*TASK REQUIREMENTS*
[1] Reproduce everything in the comment thread on the 2016 election from "https://www.youtube.com/watch?v=2F9rKBYwIlA" down to "be in control..".
[2] Answer these from the comment thread on the 2016 election:
(a) What share of Sanders voters in Wisconsin would have needed to vote for Clinton for her to win?
(b) On what date does the first commenter say they posted an earlier comment?
(c) Which professor does Jerry Fresia say shares his belief that Trump won through voter suppression?

The reason I find your theory disturbing is it fosters a belief among those who prefer third-party candidates that the Democratic candidates cannot be trusted, that they are better off sticking w/ more unconventional third-party candidates. It is this very attitude that has resulted in the dilemma we are currently facing. As I argued in a comment I posted on Aug. 11, the reason Clinton lost is not because of a failure by Democrats to challenge the Republican schemes for voter suppression – schemes insulated by the above S. Ct.’s rulings. Rather, it was the failure of voters who supported Sanders in the primaries in Wisconsin, Michigan, Ohio and Pennsylvania to get over their disgruntlement and vote for Clinton. Had only 1.8% of the Sanders voters in Michigan, 3.9% in Wisconsin, and 6.1% in Pennsylvania voted for Clinton, she would have won the election. Theories like yours, that sow distrust of conventional candidates, could have the same effect in 2020 – guaranteeing Trump‘s re-election.

Jerry Fresia said...

MS: Let me be clear. What I believe is that Trump won the 2016 election because of voter suppression just as Professor Anderson (cited above) does. I also believe that the Democratic establishment has not made this a central issue. An example of an issue made central by the Democratic establishment is Russian meddling in the 2016 election. Had the Democratic establishment put as much energy and as much focus on electoral fraud/voter suppression as they have on Russian meddling and collusion, I think the Dems would be in a better position to win elections going forward.

This is not the same as saying, as you suggest that I am saying, "that the failure of Democrats to challenge the Republican mechanisms for voter suppression is the reason Trump won the election." Further I never said that the Dems have never taken "any legal action" to investigate the role of voter suppression.

As far as reasons why the Democratic establishment fears a highly energized base that might impact policy, you might take a look at the book, The Crisis of Democracy which can be downloaded here:

http://trilateral.org/download/doc/crisis_of_democracy.pdf

In this book, published by the Trilaterial Commission, liberal Democratic establishment types answer the question as to why liberal Democrats feared the growing activation of their base in the mid-70s; short answer: their base was beginning to press their policy demands somewhat effectively, hence the crisis. Neoliberalism (or The Third Way as some Dems have called it), which Obama et al embrace, represents a set of policies to insure that the base will not effectively enter the public arena. It doesn't seem very mysterious to me. Voting in the US is not a right. It is a privilege granted by the state for which one must qualify. Voting mostly takes place on a workday, unlike most countries, and so on. I think I posted this before. Here's Chomsky summarizing why the liberal international establishment in 1973 feared the Dem base. The same system, the same attitudes obtain.

https://www.youtube.com/watch?v=2F9rKBYwIlA

David Palmeter said...

Jerry,

I think we need to define what we mean by making voter suppression a “central issue.” To me it means that Democratic candidates, out on the hustings, should be making this a “central issue” in their effort to get those whose vote is not being suppressed to vote for them. Is that what you’re saying?

My admittedly quick scanning of the Trilateral Commission’s document revealed nothing that would explain why the leadership of today’s Democratic party would not want to make this a central issue if they thought it would help him. After all, once they got elected they would still be in control..

*DATA PROVIDED*
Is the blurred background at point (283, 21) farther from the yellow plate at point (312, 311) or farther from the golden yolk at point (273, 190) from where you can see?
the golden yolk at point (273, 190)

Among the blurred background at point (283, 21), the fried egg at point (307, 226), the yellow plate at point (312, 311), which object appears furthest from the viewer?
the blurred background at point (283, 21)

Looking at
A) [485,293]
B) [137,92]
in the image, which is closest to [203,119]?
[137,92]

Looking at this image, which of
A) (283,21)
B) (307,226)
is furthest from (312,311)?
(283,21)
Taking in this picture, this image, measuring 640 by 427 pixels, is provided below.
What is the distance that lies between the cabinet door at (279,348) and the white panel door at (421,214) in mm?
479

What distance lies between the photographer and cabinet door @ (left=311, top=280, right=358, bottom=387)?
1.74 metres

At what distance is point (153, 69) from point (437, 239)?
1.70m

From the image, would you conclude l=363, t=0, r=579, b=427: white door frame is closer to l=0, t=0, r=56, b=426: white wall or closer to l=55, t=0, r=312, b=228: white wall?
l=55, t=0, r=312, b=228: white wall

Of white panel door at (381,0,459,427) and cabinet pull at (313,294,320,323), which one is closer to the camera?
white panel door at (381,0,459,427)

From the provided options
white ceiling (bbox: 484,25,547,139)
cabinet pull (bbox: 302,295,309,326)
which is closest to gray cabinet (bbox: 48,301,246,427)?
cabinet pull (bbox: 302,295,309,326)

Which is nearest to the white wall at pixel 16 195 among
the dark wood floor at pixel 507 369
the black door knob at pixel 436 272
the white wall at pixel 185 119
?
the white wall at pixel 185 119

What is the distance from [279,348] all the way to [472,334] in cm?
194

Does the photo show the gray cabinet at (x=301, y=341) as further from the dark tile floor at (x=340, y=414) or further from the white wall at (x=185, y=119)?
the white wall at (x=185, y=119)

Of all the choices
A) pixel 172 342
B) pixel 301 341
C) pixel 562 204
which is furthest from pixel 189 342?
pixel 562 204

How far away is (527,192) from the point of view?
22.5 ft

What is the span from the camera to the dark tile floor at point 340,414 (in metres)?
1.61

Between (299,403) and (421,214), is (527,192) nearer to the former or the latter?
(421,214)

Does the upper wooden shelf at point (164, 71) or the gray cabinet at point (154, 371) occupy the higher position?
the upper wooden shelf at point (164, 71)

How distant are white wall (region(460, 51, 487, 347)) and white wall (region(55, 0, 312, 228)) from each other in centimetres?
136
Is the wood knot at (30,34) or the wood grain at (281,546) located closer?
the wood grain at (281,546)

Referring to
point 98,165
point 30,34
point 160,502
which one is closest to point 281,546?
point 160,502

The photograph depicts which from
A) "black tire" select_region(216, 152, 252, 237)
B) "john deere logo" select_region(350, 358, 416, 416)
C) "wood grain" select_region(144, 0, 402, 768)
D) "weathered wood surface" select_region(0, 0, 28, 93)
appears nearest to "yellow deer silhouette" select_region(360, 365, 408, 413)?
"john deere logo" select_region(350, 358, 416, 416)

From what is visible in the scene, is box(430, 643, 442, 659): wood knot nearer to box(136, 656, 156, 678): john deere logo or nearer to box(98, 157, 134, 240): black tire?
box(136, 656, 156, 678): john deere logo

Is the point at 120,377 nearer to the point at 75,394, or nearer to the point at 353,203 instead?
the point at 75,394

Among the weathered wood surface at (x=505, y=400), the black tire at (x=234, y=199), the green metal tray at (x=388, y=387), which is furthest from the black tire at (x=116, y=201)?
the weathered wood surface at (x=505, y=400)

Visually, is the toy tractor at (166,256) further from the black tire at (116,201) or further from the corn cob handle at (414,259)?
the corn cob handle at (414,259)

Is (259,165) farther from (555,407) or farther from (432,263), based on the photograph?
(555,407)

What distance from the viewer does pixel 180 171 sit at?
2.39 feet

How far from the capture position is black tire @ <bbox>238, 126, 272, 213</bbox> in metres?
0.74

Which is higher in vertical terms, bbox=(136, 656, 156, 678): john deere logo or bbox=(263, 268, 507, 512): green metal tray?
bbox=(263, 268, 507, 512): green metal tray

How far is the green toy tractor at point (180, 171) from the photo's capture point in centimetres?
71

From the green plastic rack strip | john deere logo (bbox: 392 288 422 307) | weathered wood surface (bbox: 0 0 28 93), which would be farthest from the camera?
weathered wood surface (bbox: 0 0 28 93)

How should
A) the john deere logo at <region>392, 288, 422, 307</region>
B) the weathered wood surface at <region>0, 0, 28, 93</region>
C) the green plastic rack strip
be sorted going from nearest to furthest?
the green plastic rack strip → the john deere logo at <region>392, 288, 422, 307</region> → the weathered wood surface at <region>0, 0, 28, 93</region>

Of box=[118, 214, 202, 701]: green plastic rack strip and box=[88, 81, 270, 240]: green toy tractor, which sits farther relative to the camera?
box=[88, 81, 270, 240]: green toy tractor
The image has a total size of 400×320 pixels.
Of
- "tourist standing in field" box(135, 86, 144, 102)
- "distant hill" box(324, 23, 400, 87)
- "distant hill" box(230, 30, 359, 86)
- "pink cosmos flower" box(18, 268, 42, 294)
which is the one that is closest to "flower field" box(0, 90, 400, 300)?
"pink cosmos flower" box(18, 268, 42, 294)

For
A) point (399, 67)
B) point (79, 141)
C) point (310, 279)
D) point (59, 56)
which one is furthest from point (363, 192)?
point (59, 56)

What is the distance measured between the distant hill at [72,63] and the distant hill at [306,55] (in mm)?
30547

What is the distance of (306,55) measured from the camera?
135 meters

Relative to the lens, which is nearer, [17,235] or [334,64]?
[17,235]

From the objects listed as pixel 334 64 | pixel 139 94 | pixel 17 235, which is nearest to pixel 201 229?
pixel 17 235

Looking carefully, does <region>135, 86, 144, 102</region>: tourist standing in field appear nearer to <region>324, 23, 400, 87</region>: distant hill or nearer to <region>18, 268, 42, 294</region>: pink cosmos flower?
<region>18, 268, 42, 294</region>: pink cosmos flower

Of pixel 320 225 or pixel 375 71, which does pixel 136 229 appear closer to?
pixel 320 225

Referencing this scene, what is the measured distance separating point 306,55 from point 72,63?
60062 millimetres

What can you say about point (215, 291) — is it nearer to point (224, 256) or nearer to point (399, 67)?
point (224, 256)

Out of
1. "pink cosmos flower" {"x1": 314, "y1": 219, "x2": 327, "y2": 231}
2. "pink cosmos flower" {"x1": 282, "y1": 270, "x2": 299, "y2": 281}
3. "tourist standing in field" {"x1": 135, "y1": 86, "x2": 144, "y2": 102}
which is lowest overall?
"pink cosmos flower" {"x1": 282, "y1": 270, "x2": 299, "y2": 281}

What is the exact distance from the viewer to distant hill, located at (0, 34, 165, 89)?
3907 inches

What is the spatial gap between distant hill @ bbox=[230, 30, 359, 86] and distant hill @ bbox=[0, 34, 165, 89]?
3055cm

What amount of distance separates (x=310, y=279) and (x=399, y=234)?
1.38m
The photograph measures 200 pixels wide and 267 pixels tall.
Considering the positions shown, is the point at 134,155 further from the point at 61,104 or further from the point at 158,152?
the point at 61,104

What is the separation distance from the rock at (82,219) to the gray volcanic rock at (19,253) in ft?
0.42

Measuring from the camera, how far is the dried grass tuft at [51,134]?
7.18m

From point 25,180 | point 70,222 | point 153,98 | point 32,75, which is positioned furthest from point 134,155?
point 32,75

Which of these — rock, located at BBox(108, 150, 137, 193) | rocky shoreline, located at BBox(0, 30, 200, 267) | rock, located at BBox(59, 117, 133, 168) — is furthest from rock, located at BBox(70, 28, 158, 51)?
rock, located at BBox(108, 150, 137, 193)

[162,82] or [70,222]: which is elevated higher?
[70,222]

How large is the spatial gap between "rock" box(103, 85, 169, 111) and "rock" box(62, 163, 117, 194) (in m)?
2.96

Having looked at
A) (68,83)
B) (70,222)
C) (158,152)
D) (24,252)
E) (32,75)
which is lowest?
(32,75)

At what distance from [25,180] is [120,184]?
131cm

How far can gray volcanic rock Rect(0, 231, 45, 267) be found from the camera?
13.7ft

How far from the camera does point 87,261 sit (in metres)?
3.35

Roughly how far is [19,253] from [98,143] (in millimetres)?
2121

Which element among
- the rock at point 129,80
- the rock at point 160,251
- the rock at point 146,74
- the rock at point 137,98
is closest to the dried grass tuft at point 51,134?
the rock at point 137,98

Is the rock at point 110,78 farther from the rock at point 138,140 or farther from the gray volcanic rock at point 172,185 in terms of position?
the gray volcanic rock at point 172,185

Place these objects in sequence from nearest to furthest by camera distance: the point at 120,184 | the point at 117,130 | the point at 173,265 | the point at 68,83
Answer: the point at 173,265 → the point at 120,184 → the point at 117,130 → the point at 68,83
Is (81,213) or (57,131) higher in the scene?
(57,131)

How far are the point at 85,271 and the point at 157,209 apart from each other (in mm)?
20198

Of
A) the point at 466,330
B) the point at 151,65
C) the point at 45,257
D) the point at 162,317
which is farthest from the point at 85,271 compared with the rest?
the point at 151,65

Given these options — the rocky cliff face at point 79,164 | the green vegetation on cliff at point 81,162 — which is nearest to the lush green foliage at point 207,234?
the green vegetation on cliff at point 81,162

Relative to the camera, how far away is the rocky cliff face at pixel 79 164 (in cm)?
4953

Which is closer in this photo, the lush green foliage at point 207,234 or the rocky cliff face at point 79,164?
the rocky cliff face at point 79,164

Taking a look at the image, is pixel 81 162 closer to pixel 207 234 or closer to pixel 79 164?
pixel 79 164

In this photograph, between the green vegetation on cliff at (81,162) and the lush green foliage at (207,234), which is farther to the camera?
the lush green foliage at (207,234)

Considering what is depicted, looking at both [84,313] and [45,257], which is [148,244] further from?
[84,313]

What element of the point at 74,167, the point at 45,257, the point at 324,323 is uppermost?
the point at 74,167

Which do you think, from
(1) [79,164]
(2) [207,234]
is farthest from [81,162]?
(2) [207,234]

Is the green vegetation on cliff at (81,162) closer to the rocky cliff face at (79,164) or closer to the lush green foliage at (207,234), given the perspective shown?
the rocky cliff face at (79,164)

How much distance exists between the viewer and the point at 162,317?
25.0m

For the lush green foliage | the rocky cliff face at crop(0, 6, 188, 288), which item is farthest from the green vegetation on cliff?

*RESULTS BY TASK*
[1]
https://www.youtube.com/watch?v=2F9rKBYwIlA

David Palmeter said...

Jerry,

I think we need to define what we mean by making voter suppression a “central issue.” To me it means that Democratic candidates, out on the hustings, should be making this a “central issue” in their effort to get those whose vote is not being suppressed to vote for them. Is that what you’re saying?

My admittedly quick scanning of the Trilateral Commission’s document revealed nothing that would explain why the leadership of today’s Democratic party would not want to make this a central issue if they thought it would help him. After all, once they got elected they would still be in control..

[2]
(a) 3.9%
(b) Aug. 11
(c) Professor Anderson